**Objective:** In the data, substitute "closer" for every instance of "nearer" in the stretch from the line containing "From the camera, how" through the line containing "By looking at this image, can". Reproduce only those lines, with nothing else altered.

**Supplied records:**
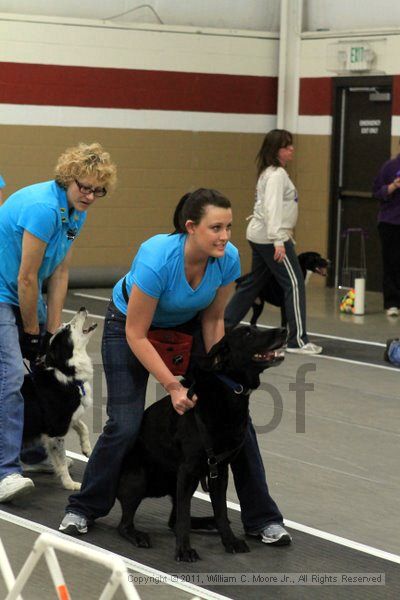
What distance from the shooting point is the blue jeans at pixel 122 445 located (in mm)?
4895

==

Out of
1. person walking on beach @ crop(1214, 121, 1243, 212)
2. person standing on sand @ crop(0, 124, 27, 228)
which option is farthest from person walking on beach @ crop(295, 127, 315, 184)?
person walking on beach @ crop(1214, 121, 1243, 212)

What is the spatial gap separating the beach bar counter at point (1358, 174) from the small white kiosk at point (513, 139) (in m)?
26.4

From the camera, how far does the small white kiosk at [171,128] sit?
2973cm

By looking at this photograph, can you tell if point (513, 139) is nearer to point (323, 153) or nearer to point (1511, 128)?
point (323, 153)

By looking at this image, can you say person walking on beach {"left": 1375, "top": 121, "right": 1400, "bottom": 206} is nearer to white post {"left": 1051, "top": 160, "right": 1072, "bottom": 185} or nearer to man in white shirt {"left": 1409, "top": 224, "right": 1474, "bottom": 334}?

**Answer for this exercise:**
From the camera, how far does the small white kiosk at [171,128] sit?
2973cm

By looking at this photograph, can you tell if point (513, 139) is closer to point (323, 153) or closer to point (1511, 128)?
point (323, 153)

By looking at this image, can you say person walking on beach {"left": 1375, "top": 121, "right": 1400, "bottom": 206} is closer to white post {"left": 1051, "top": 160, "right": 1072, "bottom": 185} or closer to man in white shirt {"left": 1409, "top": 224, "right": 1474, "bottom": 334}?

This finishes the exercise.